TE fractions, GL, and the peak expression (PE). Relationships between the TE gene fractions for (A) Alu, (B) MIR, (C) L1, (D) L2, (E) DNA, (F) LTR, and (G) all TEs and the PE of human genes. (H) Relationship between GL and PE. Pearson correlation coefficient values (r) along with their significance values (P) are shown for all pairwise regressions.

Although these data do lend support to the selection hypothesis, they also indicate that TE-derived sequences within genes are more highly correlated with their expression level than the overall GL. Thus, the selective mechanism for streamlining highly expressed genes may be related more to the elimination, or shortening, of TE sequences per se rather than the overall shortening of genes.

TE Gene Environment and the Genomic Design Hypothesis

The relationship between GL and BE seen here is generally weak; GL has one of the lower individual correlations with BE (fig. 3), and variability in GL only contributes 9% of the variability seen in BE (table 1). In addition, the results show that although all the longest genes are narrowly expressed, there are about as many compact narrowly expressed genes as there are compact broadly expressed genes (fig. 4). Even more surprising is the fact that the partial correlation value for GL versus BE is positive, albeit marginally (table 3), and not negative as can be expected if more narrowly expressed genes are in fact longer.

TE fractions, GL, and the breadth of expression (BE). Relationships between the TE gene fractions for (A) Alu, (B) MIR, (C) L1, (D) L2, (E) DNA, (F) LTR, and (G) all TEs and the BE of human genes. (H) Relationship between GL and BE. Pearson correlation coefficient values (r) along with their significance values (P) are shown for all pairwise regressions.

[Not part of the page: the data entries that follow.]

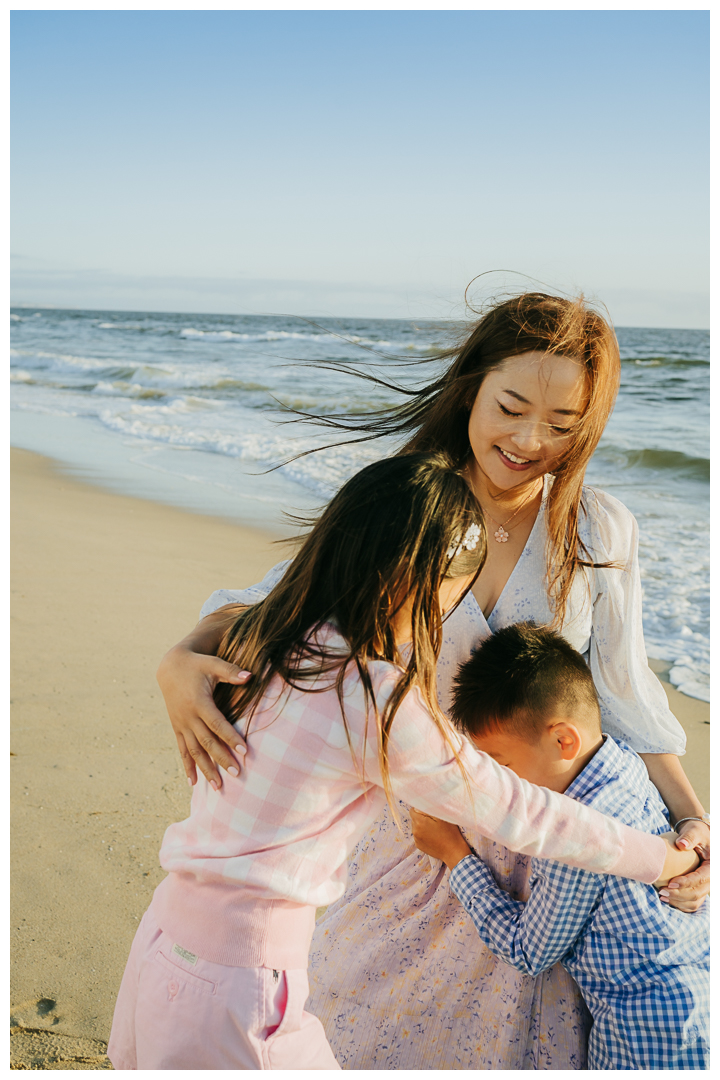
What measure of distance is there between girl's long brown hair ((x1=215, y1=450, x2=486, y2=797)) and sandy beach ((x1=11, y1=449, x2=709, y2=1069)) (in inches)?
48.8

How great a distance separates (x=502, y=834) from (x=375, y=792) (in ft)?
0.73

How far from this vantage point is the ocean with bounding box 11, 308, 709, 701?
16.7 feet

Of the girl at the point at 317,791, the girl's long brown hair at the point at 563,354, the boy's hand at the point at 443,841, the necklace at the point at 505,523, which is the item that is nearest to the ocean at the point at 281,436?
the girl's long brown hair at the point at 563,354

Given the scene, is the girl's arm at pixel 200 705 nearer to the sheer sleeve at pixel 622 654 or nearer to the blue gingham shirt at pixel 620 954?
the blue gingham shirt at pixel 620 954

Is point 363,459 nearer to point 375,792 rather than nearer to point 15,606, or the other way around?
point 15,606

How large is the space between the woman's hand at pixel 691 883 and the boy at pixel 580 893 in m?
0.02

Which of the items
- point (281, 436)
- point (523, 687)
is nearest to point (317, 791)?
point (523, 687)

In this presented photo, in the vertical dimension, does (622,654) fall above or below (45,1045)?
above

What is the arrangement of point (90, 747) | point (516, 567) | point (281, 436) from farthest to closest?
point (281, 436) < point (90, 747) < point (516, 567)

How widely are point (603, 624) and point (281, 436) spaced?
861 cm

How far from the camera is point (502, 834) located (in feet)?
4.50

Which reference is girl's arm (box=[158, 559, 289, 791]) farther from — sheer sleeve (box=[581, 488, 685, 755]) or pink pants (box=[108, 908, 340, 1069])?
sheer sleeve (box=[581, 488, 685, 755])

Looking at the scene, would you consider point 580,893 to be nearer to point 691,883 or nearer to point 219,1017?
point 691,883

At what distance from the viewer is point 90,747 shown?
327 centimetres
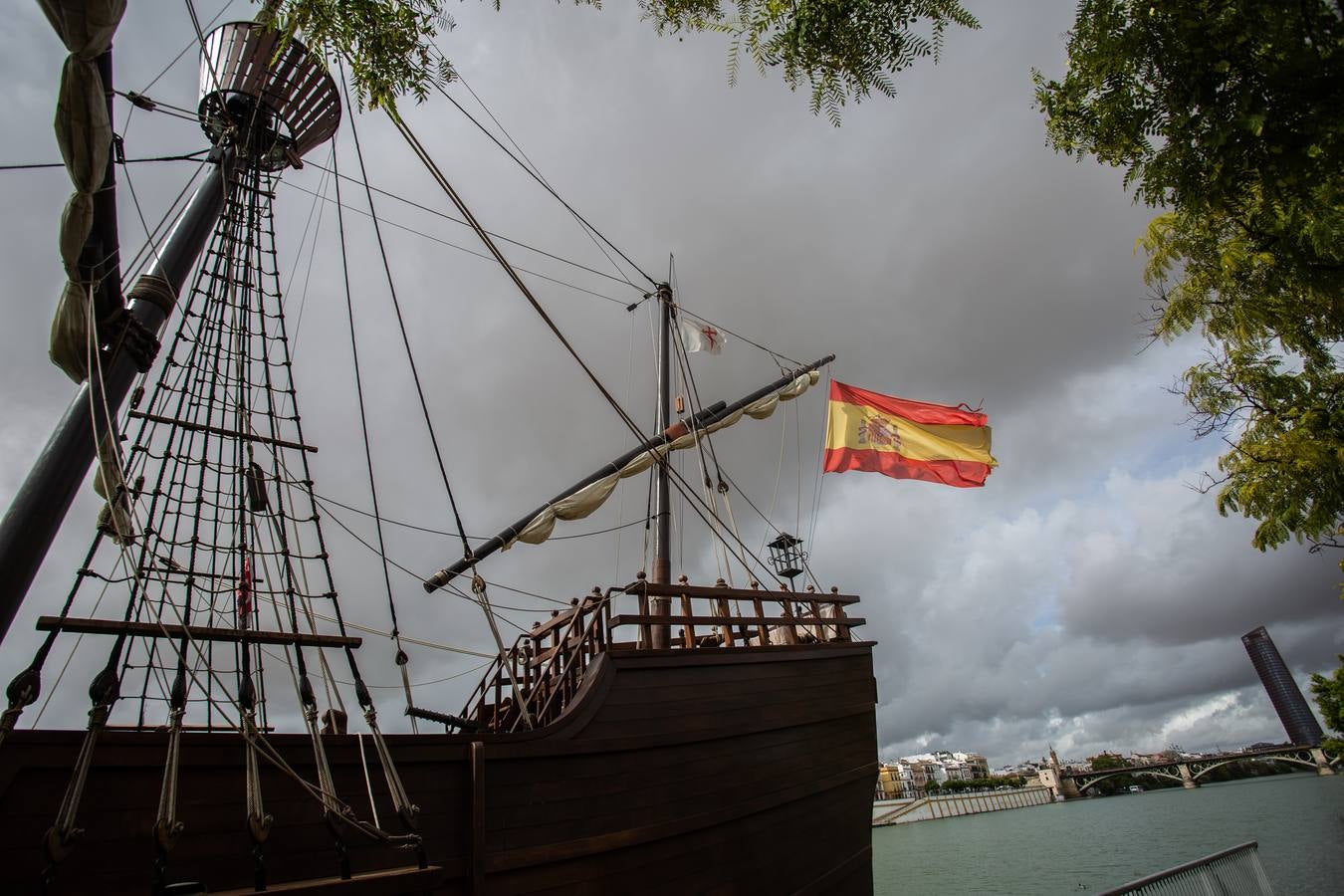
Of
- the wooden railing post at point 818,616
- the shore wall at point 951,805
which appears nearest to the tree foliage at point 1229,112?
the wooden railing post at point 818,616

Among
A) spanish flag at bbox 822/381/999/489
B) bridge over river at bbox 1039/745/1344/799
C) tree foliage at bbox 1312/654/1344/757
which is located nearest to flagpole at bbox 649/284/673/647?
spanish flag at bbox 822/381/999/489

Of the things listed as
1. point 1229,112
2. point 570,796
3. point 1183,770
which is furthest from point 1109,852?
point 1183,770

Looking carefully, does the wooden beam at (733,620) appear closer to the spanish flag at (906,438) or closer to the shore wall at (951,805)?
the spanish flag at (906,438)

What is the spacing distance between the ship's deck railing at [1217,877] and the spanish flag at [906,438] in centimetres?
526

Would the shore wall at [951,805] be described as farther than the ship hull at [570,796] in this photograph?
Yes

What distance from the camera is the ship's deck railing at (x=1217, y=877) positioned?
566 centimetres

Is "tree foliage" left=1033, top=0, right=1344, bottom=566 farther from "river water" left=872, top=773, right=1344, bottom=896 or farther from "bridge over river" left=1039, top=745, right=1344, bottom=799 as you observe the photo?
"bridge over river" left=1039, top=745, right=1344, bottom=799

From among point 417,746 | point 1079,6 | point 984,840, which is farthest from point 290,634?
point 984,840

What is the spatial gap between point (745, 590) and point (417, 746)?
3.66m

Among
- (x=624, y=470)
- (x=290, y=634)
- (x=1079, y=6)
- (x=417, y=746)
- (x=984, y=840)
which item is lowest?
(x=984, y=840)

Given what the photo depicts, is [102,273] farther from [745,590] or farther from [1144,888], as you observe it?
[1144,888]

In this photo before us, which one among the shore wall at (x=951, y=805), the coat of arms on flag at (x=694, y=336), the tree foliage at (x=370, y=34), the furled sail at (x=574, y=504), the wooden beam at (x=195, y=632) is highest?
the coat of arms on flag at (x=694, y=336)

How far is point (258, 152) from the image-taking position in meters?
6.69

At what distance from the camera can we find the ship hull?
2.96 meters
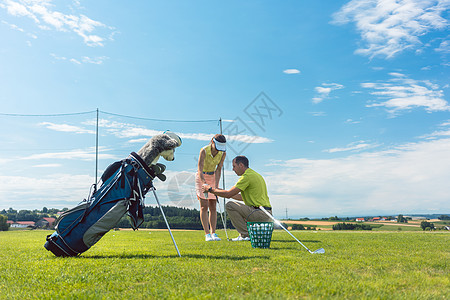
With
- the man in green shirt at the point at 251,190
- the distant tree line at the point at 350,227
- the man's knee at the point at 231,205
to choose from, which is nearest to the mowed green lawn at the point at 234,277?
the man in green shirt at the point at 251,190

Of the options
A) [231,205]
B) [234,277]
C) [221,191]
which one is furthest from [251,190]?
[234,277]

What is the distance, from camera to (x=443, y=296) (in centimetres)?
271

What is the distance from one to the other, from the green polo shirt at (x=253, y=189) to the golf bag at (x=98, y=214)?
6.38 ft

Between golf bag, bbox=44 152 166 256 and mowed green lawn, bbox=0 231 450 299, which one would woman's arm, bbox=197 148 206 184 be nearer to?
golf bag, bbox=44 152 166 256

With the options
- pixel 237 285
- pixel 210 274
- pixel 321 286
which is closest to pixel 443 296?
pixel 321 286

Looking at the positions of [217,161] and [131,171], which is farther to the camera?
[217,161]

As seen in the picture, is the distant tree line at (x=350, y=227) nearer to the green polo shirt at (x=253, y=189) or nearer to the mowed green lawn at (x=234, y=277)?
the green polo shirt at (x=253, y=189)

To interrogate the genomic design hypothesis more closely, we used TS as an alternate measure for the tissue specificity of expression. The genomic design hypothesis posits that increasing GL is based on the requirement for additional regulatory sequences in genes that are expressed more narrowly. Thus, in the case of TS, a positive correlation is expected between GL and TS; in other words, longer genes are expected to be more tissue specific. For the pairwise regression analysis, there is actually a strongly negative correlation between GL and TS (fig. 5). This negative trend holds when the TE fractions are controlled for in the partial correlation, and GL also has a high coefficient of determination for TS (table 3). It should be noted that the negative correlation between GL and TS may be related to the analytical formulation used to compute TS (see Materials and Methods) because genes with high expression levels in one or a few tissues (i.e., high PE) will often, but not always, have high TS as well. Nevertheless, when taken together, the data for both GL versus BE and GL versus TS seem to argue against the genomic design hypothesis as originally conceived. With respect to the TEs, there are strongly positive (Alu; fig. 4) and negative (L1; fig. 4) correlations between TE gene fractions and BE, and 76% of the variability in BE can be attributed to variability in all TE gene fractions (table 3). Overall, TE gene fractions also have the highest coefficient of determination for TS. Consistent with what was previously shown for PE, these data suggest that the combinatorial impact of TEs in human genes is more important than the overall GL with respect to the number of tissues in which a gene is expressed and the tissue specificity of genes.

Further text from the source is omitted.